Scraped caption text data

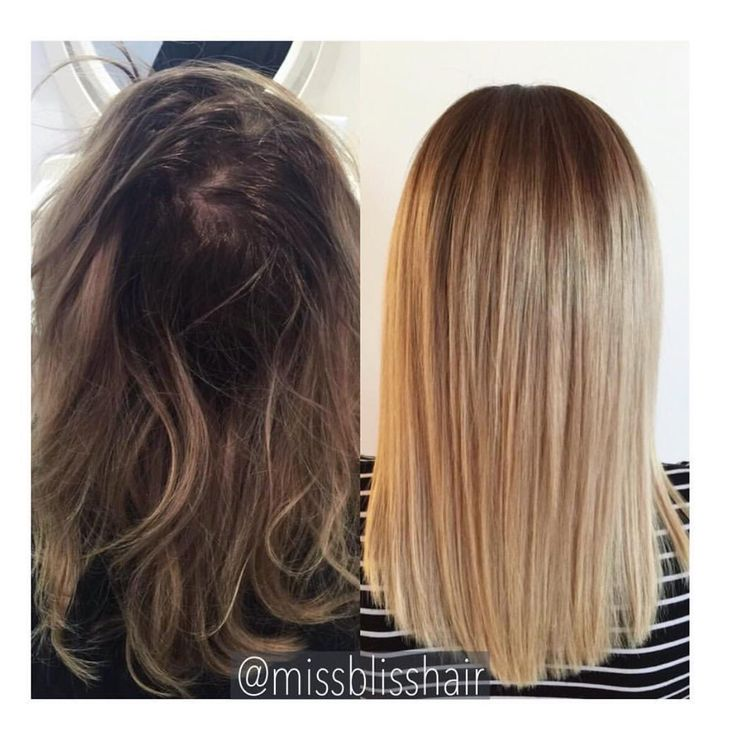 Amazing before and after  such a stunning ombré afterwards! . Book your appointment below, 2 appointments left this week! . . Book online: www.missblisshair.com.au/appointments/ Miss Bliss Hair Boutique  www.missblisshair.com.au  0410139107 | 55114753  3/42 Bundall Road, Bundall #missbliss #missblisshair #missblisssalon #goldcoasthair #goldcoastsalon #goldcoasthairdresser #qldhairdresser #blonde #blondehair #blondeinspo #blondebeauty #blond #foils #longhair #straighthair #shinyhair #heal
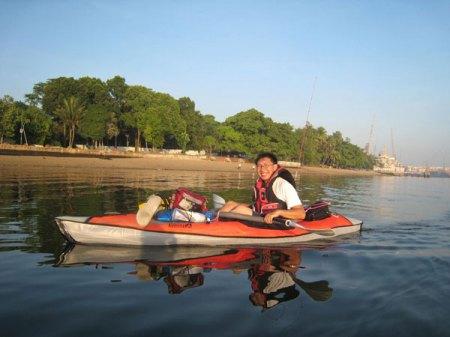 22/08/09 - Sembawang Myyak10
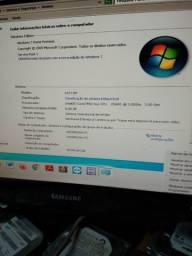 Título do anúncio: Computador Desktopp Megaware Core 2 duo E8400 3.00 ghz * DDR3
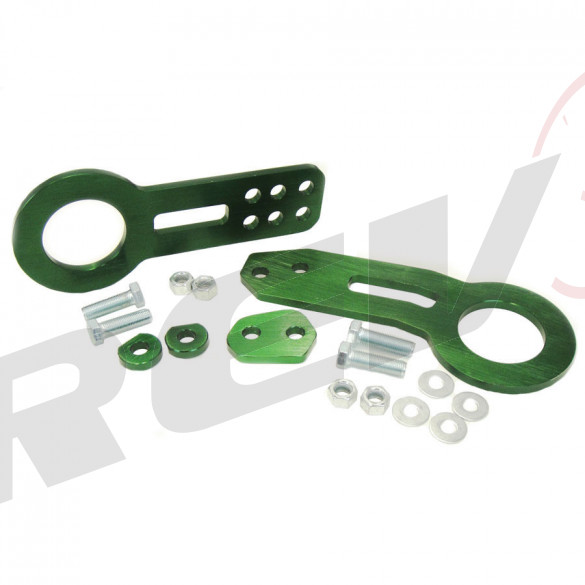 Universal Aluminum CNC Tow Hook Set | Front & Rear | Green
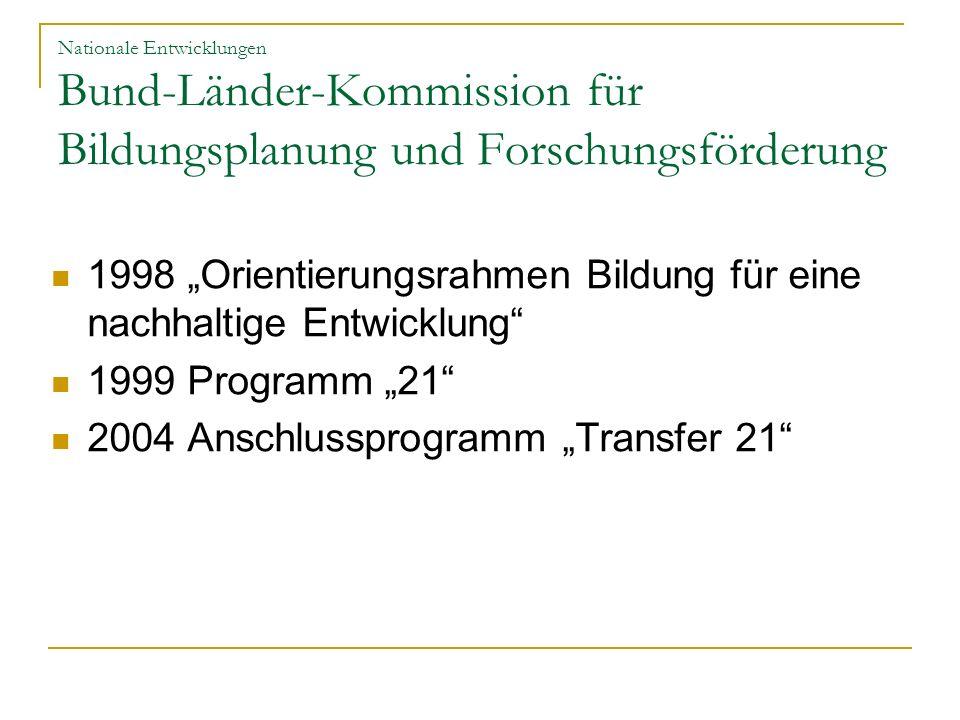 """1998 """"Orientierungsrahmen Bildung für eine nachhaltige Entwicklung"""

- WHAT IS REQUIRED: Give the data again word for word, without pictures.

- YOUR RESPONSE:
 Amazing before and after  such a stunning ombré afterwards! . Book your appointment below, 2 appointments left this week! . . Book online: www.missblisshair.com.au/appointments/ Miss Bliss Hair Boutique  www.missblisshair.com.au  0410139107 | 55114753  3/42 Bundall Road, Bundall #missbliss #missblisshair #missblisssalon #goldcoasthair #goldcoastsalon #goldcoasthairdresser #qldhairdresser #blonde #blondehair #blondeinspo #blondebeauty #blond #foils #longhair #straighthair #shinyhair #heal
 22/08/09 - Sembawang Myyak10
 Título do anúncio: Computador Desktopp Megaware Core 2 duo E8400 3.00 ghz * DDR3
 Universal Aluminum CNC Tow Hook Set | Front & Rear | Green
 """1998 """"Orientierungsrahmen Bildung für eine nachhaltige Entwicklung"""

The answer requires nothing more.